Which is exactly what she did. Using what she called "the best start of my life," she high-stepped it to the 100-meter split .02 of a second faster than Rothenburger had. Blair's first turn "wasn't too good," she later told Silk, but on the backstretch she seemed to switch into overglide. And on the final turn, as Eric Heiden put it, she was "on the blocks the whole way," meaning she stayed low and tight on the curve.

That .02 of a second at the beginning gave Blair the gold. Had she and Rothenburger been racing head-to-head, Blair would have won by about 10 inches, or less than the length of one skate. "What amazed me is that when someone puts a world record up in front of you, it's easy to choke," said Heiden, "but Bonnie didn't. She showed a lot of poise under pressure."

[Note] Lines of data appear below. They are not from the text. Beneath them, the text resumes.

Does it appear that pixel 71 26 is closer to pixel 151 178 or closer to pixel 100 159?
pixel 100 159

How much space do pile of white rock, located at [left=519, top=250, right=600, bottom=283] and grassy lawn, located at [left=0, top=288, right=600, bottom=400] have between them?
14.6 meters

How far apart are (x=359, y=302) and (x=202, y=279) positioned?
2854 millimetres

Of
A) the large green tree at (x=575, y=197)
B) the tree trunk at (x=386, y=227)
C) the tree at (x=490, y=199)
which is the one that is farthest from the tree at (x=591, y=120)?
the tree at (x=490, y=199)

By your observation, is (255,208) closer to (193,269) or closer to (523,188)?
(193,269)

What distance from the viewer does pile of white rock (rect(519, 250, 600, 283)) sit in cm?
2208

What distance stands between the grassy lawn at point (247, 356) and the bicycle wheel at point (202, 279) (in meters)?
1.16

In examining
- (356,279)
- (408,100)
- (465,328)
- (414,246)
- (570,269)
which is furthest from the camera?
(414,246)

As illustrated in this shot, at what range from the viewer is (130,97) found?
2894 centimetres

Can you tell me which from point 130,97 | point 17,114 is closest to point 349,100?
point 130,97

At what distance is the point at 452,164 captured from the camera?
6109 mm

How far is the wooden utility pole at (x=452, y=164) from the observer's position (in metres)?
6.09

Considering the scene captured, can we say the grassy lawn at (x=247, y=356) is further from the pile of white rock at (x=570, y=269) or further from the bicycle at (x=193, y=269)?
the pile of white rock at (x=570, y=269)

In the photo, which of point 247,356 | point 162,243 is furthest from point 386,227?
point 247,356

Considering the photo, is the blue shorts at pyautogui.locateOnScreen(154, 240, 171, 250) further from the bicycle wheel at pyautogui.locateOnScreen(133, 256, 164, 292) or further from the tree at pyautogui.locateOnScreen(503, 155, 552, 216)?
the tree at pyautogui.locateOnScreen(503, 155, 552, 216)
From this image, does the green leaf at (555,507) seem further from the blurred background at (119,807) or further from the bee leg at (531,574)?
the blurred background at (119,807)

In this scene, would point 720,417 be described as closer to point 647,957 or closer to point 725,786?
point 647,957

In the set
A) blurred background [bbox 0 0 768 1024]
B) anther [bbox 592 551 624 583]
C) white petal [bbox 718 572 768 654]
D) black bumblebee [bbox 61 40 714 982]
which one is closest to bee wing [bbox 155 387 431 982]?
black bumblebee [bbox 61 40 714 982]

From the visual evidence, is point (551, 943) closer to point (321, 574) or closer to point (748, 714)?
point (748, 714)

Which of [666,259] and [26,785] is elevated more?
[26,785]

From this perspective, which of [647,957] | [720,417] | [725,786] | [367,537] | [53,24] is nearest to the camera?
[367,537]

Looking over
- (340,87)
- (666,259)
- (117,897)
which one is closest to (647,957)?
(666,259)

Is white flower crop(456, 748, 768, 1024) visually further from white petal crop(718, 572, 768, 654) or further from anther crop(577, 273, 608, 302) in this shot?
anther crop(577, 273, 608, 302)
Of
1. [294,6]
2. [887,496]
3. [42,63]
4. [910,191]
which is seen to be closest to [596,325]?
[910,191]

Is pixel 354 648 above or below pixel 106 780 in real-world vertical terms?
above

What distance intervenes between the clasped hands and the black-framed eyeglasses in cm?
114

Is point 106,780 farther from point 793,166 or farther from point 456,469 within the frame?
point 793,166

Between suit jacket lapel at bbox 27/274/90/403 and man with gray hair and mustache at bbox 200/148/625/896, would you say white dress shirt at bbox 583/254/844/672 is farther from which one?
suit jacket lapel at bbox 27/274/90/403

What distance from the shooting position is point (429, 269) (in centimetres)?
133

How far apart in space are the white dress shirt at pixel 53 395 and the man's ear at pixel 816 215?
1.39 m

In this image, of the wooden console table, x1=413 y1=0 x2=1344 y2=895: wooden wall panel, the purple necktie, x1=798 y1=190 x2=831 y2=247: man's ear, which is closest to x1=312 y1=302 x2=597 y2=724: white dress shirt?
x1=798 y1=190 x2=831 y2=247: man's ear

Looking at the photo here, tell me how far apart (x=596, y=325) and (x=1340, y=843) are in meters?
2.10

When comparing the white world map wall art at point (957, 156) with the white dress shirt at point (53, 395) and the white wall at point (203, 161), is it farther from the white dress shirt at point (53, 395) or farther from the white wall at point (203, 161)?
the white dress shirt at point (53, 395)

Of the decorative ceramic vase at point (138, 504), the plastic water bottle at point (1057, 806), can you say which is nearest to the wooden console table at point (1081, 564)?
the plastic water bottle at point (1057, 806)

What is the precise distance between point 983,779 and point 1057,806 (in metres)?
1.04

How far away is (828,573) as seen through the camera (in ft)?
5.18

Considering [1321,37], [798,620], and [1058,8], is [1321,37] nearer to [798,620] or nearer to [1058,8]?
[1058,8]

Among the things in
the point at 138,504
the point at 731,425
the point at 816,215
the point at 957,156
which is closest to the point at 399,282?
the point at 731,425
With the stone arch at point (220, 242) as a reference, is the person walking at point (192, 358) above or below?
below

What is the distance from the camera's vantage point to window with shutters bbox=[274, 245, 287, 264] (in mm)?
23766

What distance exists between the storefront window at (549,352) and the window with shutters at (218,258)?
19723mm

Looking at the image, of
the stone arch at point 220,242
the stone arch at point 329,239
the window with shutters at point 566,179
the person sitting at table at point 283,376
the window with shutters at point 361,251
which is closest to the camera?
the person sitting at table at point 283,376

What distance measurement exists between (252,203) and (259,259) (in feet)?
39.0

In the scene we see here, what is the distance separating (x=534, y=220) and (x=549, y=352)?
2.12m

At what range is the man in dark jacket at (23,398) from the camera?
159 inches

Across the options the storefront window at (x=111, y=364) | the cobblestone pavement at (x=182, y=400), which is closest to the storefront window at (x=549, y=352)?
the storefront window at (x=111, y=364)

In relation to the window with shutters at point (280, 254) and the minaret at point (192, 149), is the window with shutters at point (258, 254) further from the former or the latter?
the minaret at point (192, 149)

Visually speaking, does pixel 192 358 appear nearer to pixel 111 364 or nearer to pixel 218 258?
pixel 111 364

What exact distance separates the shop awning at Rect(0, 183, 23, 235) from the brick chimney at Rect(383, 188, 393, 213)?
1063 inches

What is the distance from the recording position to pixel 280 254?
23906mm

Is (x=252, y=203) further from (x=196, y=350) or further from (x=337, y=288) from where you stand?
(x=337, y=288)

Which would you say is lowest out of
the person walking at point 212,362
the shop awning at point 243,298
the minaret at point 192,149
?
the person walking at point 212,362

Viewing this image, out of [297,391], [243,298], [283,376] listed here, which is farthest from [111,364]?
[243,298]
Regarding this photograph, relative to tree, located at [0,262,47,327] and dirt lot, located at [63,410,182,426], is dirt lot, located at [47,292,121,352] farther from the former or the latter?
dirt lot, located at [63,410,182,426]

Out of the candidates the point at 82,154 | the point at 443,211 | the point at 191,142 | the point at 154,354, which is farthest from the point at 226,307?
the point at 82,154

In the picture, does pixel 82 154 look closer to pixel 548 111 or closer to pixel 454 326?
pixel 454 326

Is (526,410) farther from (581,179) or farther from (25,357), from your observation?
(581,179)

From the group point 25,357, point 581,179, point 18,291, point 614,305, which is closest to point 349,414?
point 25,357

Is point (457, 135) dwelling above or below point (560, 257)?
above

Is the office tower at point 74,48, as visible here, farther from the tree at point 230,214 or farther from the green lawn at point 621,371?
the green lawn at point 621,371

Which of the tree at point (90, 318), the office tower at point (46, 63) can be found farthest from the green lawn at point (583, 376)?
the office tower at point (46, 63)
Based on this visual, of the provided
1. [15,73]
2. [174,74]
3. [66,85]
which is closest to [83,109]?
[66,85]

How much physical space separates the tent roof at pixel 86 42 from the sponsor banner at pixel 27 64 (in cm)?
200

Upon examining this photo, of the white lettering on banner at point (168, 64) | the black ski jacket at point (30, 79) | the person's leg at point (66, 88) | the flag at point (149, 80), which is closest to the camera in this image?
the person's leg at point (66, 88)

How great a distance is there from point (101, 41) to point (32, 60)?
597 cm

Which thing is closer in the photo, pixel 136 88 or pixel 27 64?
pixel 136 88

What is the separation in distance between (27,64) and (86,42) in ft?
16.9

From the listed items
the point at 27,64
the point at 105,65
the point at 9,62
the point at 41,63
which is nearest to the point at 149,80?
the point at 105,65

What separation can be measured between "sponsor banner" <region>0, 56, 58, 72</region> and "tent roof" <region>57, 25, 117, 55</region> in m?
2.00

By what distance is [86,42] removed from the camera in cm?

Her time of 39.10 gave Blair "the shock of my life" when it flashed on the scoreboard. She flung her fists into the air and started on a hug mission. She gave one to Silk, whispering into his ear, "I can't believe I got the gold!" Then she embraced Priestner. Finally, she gave the Blair Bunch in the stands a symbolic hug. "The moment I crossed the finish line was the happiest moment of my life," she said. "And hearing the national anthem played when I got my medal was probably the second happiest."

Not until much later, after she had finished the medal ceremonies, the drug test and the press conference, did she get to run into the arms of her family and friends. They formed a giant scrum outside the oval, where they chanted, "Gold! Gold! Gold!" and took turns biting the medal to see if it was real. Talk about genuine. Does there breathe a family more real than this one?